4.2. Quality control and assurance through AI
To guarantee vaccines’ safety and effectiveness, quality control must be maintained throughout the manufacturing process. AI technologies are being used more often in quality control to track and evaluate the production process in real-time, lowering the possibility of human mistake and guaranteeing a consistent level of product quality.
Anomaly detection models, which are ML techniques, are employed to detect variations in production data that may signify problems with quality [34]. Such anomalous patterns —such as variations in antigen concentration, contamination, or temperature swings during storage —can be identified by these models and may otherwise go undetected. Early detection of these abnormalities by AI enables prompt remedial action, eliminating possible quality failures that could compromise the safety or effectiveness of vaccines.
By employing predictive analytics to foresee possible quality problems based on past data, AI also increases the accuracy of quality assurance. Manufacturers can take preventative measures to ensure product quality —for example, by analyzing data gathered from prior vaccine batches to forecast future quality trends (Table 2) [35].

4.3. Supply chain management and distribution
In the event of a global health emergency, prompt delivery of vaccinations to the intended populations depends on effective supply chain management. Demand forecasting, inventory management, and logistics optimization may all be significantly improved using AI-driven supply chain management systems. Accurately forecasting demand is one of the most important distribution issues for vaccines. AI algorithms have the capacity to examine several variables, including disease transmission trends, demographics of the population, and past vaccination records, in order to more accurately predict demand. As a result, producers and public health groups can modify their production plans to ensure that there are enough vaccine doses to fulfill demand [36]. Furthermore, vaccine distribution may be optimized by AI-powered logistics systems, guaranteeing that doses are given to the appropriate places at the appropriate times [37]. AI can identify the most effective ways to deliver vaccines, minimizing delays and reducing waste, by analyzing data on transportation routes, storage capacity, and cold chain needs [37, 38]. This is particularly crucial for vaccines that need to be maintained at extremely low temperatures and have strict cold chain requirements, such as the COVID-19 mRNA vaccine [37, 38]. AI may also be used to more efficiently manage the stock of vaccines. Health officials may restock vaccination supplies ahead of time by using predictive algorithms to predict when and where vaccine supplies will run low. AI may also be used to track the expiry dates of vaccines [37, 38].

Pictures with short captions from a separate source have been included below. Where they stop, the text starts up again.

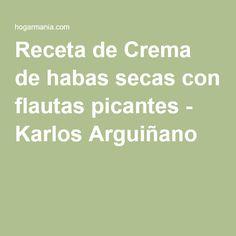 Receta de Crema de habas secas con flautas picantes - Karlos Arguiñano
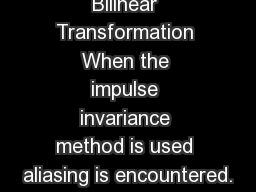 Bilinear Transformation When the impulse invariance method is used aliasing is encountered.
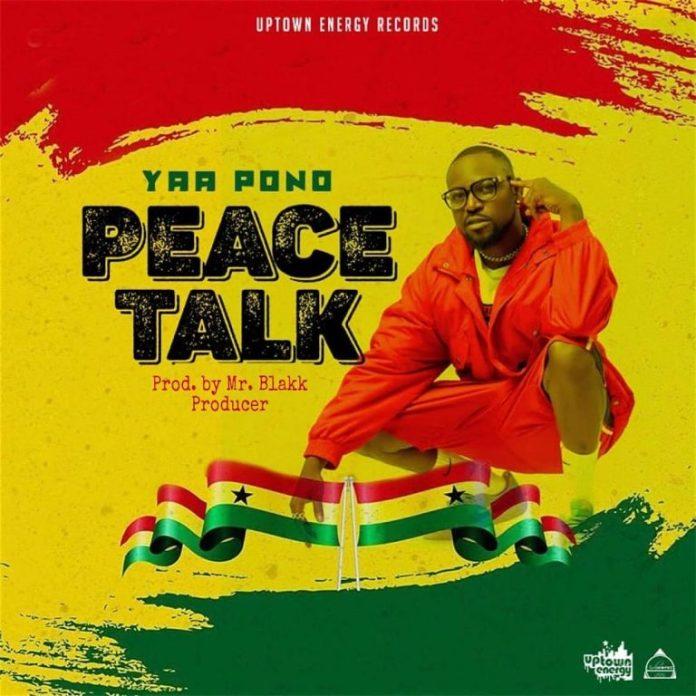Yaa Pono – Peace Talk (Prod by Mr Blakk Producer)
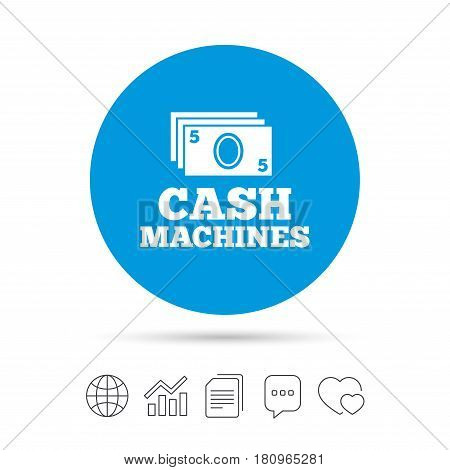 Cash machines or ATM sign icon. Paper money symbol. Withdrawal of money. Copy files, chat speech bubble and chart web icons. Vector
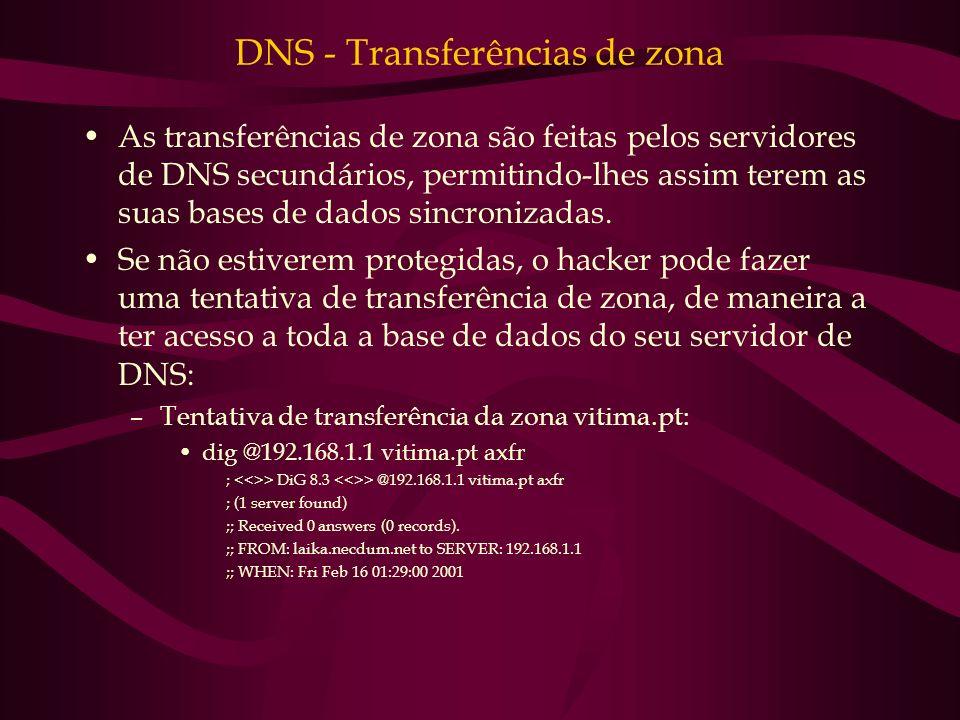 DNS - Transferências de zona As transferências de zona são feitas pelos servidores de DNS secundários, permitindo-lhes assim terem as suas bases de da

5. AI in Vaccine Development Against Multidrug-resistant Bacteria
Several investigations have utilized AI-driven approaches, as presented in Table 3, to investigate the developement of vaccines that specifically target microorganisms resistant to multiple drugs. For example, an in-silico investigation employing AI approaches revealed 22 membrane proteins as putative antigens within the Helicobacter pylori proteome. Similarly, AI techniques were used in Acinetobacter baumannii research to suggest and experimentally confirm FilF, an outer membrane protein thought to serve as a pilus assembly protein, as a potential vaccine candidate. Another study using 33 A. baumannii genomes identified that AI-driven reverse vaccinology (RV) techniques might effectively find vaccine candidates that could protect against strains of the infection that are resistant to antibiotics. Furthermore, T-cell epitopes in a variety of Mycobacterium species have been identified and characterized using computational techniques. Interestingly, the application of immunoinformatics to Mycobacterium tuberculosis (Mtb) using a number of AI-based methods has resulted in the discovery of immunogenic epitopes that may be included in candidate vaccines for further in vitro testing [39-43].

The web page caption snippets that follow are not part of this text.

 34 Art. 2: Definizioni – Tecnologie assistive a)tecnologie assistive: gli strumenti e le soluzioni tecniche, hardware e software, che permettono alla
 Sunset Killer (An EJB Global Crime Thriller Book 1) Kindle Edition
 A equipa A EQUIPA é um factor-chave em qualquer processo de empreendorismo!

5.1. The role of AI in overcoming antimicrobial resistance
The development of new drugs and vaccines is required due to the rise of antimicrobial resistance. In vaccine research, AI-assisted computational methodologies offer a competitive alternative to conventional empirical methods. The COVID-19 pandemic demonstrated the effectiveness of these AI techniques, which improved diagnostic capabilities and allowed for the rapid discovery and validation of new vaccine candidates [44].
AI systems are skilled at recognizing microbial components with low mutation rates, which guarantees the long-term effectiveness of vaccines. AI has the capability to monitor genetic alterations over time and optimize vaccine formulations by combining data from many experimental and real-world sources. Modern AI algorithms have made it possible to include RV approaches, which have revolutionised the discovery of prospective antigens and greatly streamlined the vaccine production process [44].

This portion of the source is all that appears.